**Extracto de la fuente:**
★ ★ ★ ★

José Alfredo Jiménez

“Cantar para recordar el amor perdido”: José Alfredo Jiménez.

De las 208 canciones que compuso José Alfredo Jiménez (al menos esas son las que aparecen en el Cancionero completo, publicado por Océano-Turner, en el 2002), hay tres ejes temáticos recurrentes que pueden ser las claves del mundo construido por el compositor dolorense. Teniendo como fondo sus rancheras, huapangos y corridos, adentrémonos en las letras de este poeta popular muerto a la edad de 47 años.

Marcado por el destino

“No es posible ganarle al destino”. El destino es implacable. El destino da: “cuánto me debía el destino que contigo me pagó”, pero, especialmente, quita: “el destino es decir adiós”. Se puede quebrar momentáneamente al destino pero al final éste es el que gana: “que al fin y al cabo algún día el destino quiera o no me ha de matar”. El destino viene y hay que tomarlo o quererlo como venga, porque “el destino todo cobra y nada olvida”. El destino “cambia la suerte”, el destino “lleva a otros rumbos”. Por eso, cuando se desconoce al destino, “se empieza a llorar a la mitad del camino”; y por esa misma razón, hay que “jugar al albur la propia vida, así el destino nos la haga perder”. A veces, en muy contadas veces, se tienen los ases, pero lo común es que la suerte nos falle, y la vida misma se pierda “en un abismo profundo y negro como la mala suerte”.

¿Y cuál es ese destino en las canciones de José Alfredo Jiménez? Es el destino de “morir por un querer”. Ese destino, esa “mala estrella” de José Alfredo confirma una ley de su existencia: “adorar para sufrir”. El compositor lo repite en muchas de sus obras: que su mala suerte es “después de una pena volver a sufrir”, es “estar perdiendo y volver a perder”. El destino es “maldecir y recordar las tristezas del ayer”. José Alfredo nos advierte que él no puede evitar ese destino porque “no tiene la culpa de tener corazón”, porque “no más pa’sufrir ha nacido y que de pena tiene que morir”.

La alternativa es jugar a la suerte, porque el desenlace se sabe de antemano: siempre la partida “ya está casi perdida”. El destino señala las cartas, ya está escrito. José Alfredo lo sabe: él en la vida “no trajo suerte”, “no tiene fortuna”, “nació con el santo de espaldas”. El compositor lo confiesa: “no nací pa’ vivir sin consuelo, todo el mundo me hiere y me olvida”. En fin, se nace o no con suerte, y en consecuencia, el destino nos obliga a “rodar y rodar” por el mundo, o usando otra imagen que le gustaba utilizar a José Alfredo, a “navegar por la vida”. Por eso también está el presentimiento de que en la indecisión de no saber cuál camino elegir, se tomará la peor de las alternativas: “escogeré del mundo el peor de los caminos”. Lo que queda es clamar a Dios o a la virgencita del cielo para obtener consuelo o “rezar una oración a ver si ella compone el propio destino”.

★ ★ ★ ★

**Extractos de datos:**
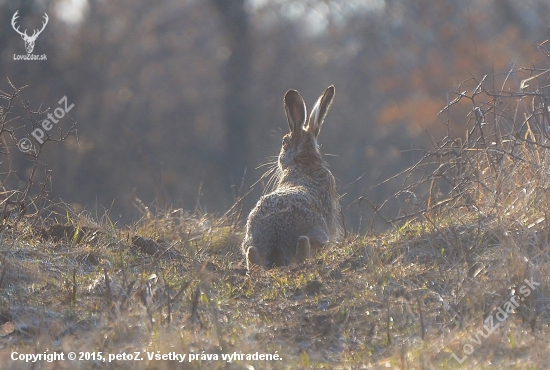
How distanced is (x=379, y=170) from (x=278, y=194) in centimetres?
1426

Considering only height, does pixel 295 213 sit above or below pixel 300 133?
below

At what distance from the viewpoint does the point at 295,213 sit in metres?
6.34

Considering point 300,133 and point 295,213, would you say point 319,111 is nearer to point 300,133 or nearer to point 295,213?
point 300,133

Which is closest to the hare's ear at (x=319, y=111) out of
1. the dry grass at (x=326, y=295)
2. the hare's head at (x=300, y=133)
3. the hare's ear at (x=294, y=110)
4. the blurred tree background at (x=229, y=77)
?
the hare's head at (x=300, y=133)

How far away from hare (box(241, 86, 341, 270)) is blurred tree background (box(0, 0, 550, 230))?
1069 cm

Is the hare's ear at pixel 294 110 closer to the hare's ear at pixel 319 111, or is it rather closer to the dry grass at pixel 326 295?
the hare's ear at pixel 319 111

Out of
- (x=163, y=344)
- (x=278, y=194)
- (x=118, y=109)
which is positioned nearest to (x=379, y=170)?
(x=118, y=109)

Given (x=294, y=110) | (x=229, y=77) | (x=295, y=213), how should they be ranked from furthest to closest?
(x=229, y=77) → (x=294, y=110) → (x=295, y=213)

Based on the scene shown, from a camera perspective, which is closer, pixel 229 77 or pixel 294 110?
pixel 294 110

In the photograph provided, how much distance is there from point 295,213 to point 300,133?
73.0 inches

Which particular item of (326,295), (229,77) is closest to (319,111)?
(326,295)

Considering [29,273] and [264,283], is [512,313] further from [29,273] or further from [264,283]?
[29,273]

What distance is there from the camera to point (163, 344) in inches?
135

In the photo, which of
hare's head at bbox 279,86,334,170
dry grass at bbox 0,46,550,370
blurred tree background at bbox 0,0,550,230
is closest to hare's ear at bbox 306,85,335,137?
hare's head at bbox 279,86,334,170
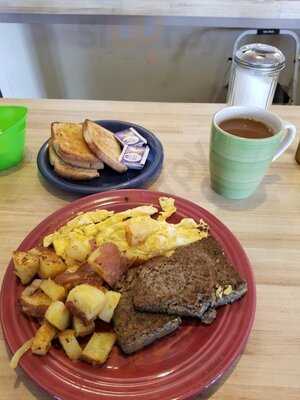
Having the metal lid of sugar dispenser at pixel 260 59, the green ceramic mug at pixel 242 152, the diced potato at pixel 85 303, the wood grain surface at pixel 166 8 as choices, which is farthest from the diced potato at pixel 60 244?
the wood grain surface at pixel 166 8

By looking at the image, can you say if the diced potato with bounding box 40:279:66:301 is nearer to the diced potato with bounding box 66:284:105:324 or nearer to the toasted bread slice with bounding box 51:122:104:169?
the diced potato with bounding box 66:284:105:324

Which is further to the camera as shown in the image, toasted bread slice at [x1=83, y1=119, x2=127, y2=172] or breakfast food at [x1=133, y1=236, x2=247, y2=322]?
toasted bread slice at [x1=83, y1=119, x2=127, y2=172]

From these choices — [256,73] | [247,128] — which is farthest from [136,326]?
[256,73]

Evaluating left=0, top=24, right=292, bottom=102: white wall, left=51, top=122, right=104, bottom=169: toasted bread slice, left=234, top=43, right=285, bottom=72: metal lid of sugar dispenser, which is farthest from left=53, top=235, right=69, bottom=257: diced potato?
left=0, top=24, right=292, bottom=102: white wall

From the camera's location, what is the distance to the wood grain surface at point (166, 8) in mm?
1692

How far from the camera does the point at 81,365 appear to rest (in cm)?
50

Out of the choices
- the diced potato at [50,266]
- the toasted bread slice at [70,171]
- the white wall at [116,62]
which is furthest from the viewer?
the white wall at [116,62]

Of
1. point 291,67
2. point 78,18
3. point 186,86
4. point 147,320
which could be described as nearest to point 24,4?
point 78,18

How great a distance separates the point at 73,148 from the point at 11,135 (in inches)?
5.7

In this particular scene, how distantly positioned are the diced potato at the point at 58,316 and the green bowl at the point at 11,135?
46 cm

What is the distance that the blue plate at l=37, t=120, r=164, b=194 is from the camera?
30.5 inches

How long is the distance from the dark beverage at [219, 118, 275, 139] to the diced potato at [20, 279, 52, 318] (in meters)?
0.46

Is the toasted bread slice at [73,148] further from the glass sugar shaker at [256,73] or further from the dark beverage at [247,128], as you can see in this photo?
the glass sugar shaker at [256,73]

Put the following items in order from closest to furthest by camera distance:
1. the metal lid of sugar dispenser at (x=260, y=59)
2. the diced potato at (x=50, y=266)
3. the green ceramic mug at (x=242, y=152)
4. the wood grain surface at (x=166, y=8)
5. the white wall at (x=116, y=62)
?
1. the diced potato at (x=50, y=266)
2. the green ceramic mug at (x=242, y=152)
3. the metal lid of sugar dispenser at (x=260, y=59)
4. the wood grain surface at (x=166, y=8)
5. the white wall at (x=116, y=62)
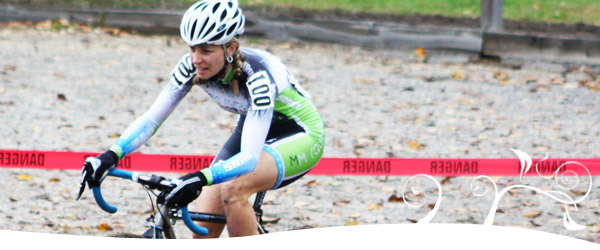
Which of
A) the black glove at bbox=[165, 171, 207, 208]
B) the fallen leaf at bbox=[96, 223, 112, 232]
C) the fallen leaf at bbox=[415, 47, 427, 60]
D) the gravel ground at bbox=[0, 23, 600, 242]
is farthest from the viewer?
the fallen leaf at bbox=[415, 47, 427, 60]

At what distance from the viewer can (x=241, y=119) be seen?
510 centimetres

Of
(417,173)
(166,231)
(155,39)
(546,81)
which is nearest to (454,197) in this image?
(417,173)

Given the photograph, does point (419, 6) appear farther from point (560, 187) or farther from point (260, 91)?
point (260, 91)

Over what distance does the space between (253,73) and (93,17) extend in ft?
32.2

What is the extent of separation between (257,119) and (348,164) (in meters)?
2.36

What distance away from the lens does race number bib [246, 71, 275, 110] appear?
4586mm

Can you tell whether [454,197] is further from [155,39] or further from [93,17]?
[93,17]

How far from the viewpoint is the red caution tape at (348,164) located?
6668 mm

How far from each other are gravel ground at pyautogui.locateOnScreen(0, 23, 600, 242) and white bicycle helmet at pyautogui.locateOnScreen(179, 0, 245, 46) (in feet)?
7.63

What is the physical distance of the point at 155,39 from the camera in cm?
1352

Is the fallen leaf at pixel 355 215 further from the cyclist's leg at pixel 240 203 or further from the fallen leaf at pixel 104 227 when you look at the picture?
the cyclist's leg at pixel 240 203

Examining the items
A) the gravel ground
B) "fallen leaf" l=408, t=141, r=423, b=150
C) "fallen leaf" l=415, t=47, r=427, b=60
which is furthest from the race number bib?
"fallen leaf" l=415, t=47, r=427, b=60

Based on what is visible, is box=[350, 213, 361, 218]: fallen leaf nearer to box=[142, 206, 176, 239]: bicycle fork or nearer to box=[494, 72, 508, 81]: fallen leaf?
box=[142, 206, 176, 239]: bicycle fork

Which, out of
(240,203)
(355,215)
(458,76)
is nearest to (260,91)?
(240,203)
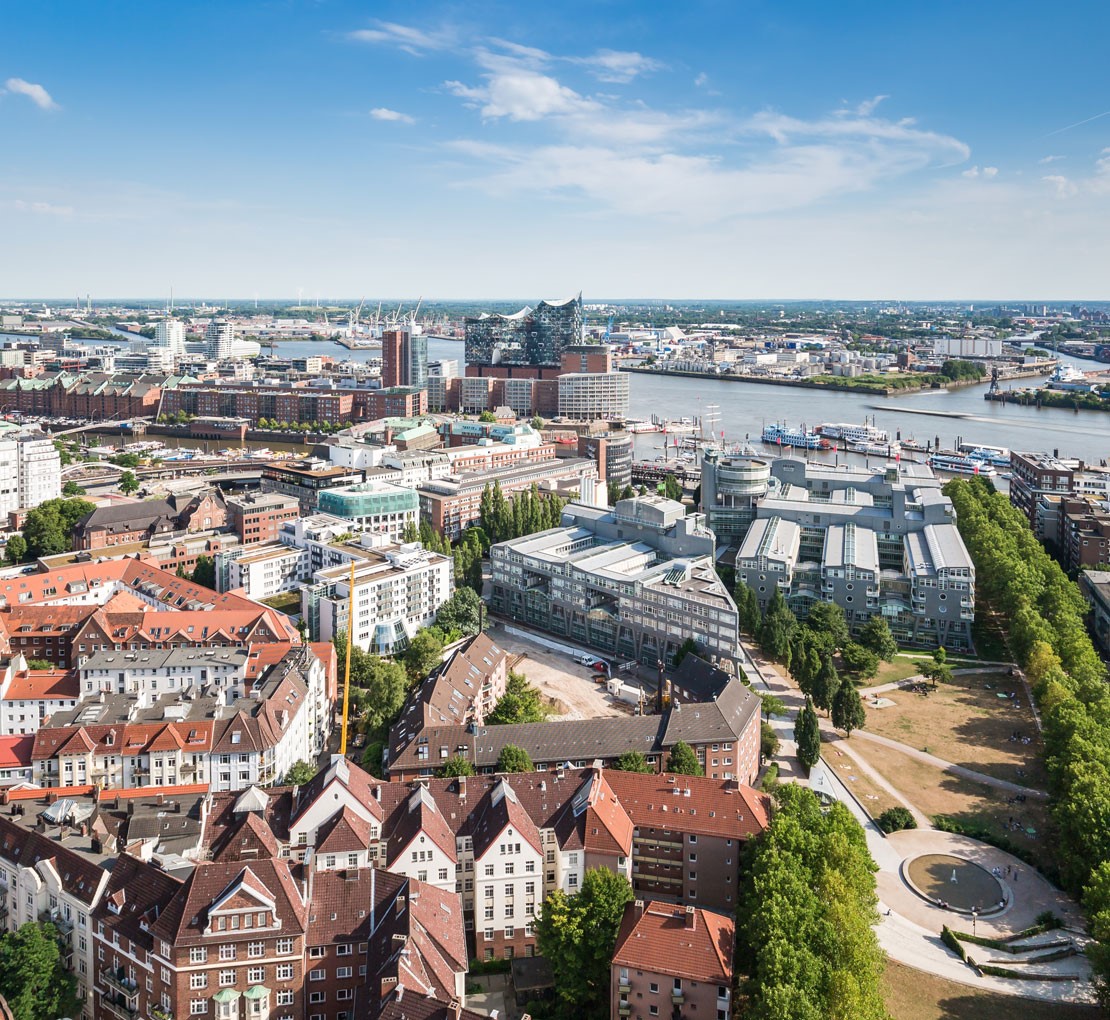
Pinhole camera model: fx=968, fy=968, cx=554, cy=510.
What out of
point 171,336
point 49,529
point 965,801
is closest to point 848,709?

★ ★ ★ ★

**Objetivos:**
(1) ¿Qué filas contienen la palabra "camera"? Extráelas completas, una por línea.
(2) ¿Puedes seguir el texto sobre las canciones de José Alfredo Jiménez a partir de su última frase?

**Respuestas por tarea:**
(1)
Based on the scene shown, from a camera perspective, which is closer, pixel 229 77 or pixel 294 110?
What distance is there from the camera to point (163, 344) in inches?
Which is further to the camera as shown in the image, toasted bread slice at [x1=83, y1=119, x2=127, y2=172] or breakfast food at [x1=133, y1=236, x2=247, y2=322]?
From the camera's location, what is the distance to the wood grain surface at point (166, 8) in mm?
How far from the camera does the point at 81,365 appear to rest (in cm)?
What is the distance that the blue plate at l=37, t=120, r=164, b=194 is from the camera?
Put the following items in order from closest to furthest by camera distance:
What is the physical distance of the point at 155,39 from the camera in cm?
Pinhole camera model: fx=968, fy=968, cx=554, cy=510.

(2)
Bohemio por una reina

Esa “bola negra de la mala suerte” conduce de manera inevitable a dos cosas: a la bebida y a la imposibilidad de ser feliz en el amor. José Alfredo siempre está “borracho y enamorado”, es  un “borracho de amor”. Lo que vive o espera es “un tequila y un beso el mismo día para andar de borracho y seguir queriendo todavía”. El compositor lo repite muchas veces en sus canciones: “en cada copa miro una pena y en cada pena miro un querer”. Y bebe una y otra vez, bebe como un cobarde “que ya no puede con su dolor”. En síntesis, “por ser desdichado en los amores es borracho y trovador”.

Por ser el destino cruel, “es necesario llevar muchas botellas de vino”. Se va a las cantinas “arrastrado por el mundo porque se quiere a una mujer” y, como su recuerdo persiste, “no se deja de beber”: “borracho de mezcal dicen que vengo, borracho de dolor debo venir”. En algunas ocasiones se deja servida la mitad de la copa, mientras aparece un nuevo amor, pero luego del desamor, se regresa a la cantina para tomar el resto de licor. “Los hombres no aguantan la traición”, dictamina el compositor mexicano.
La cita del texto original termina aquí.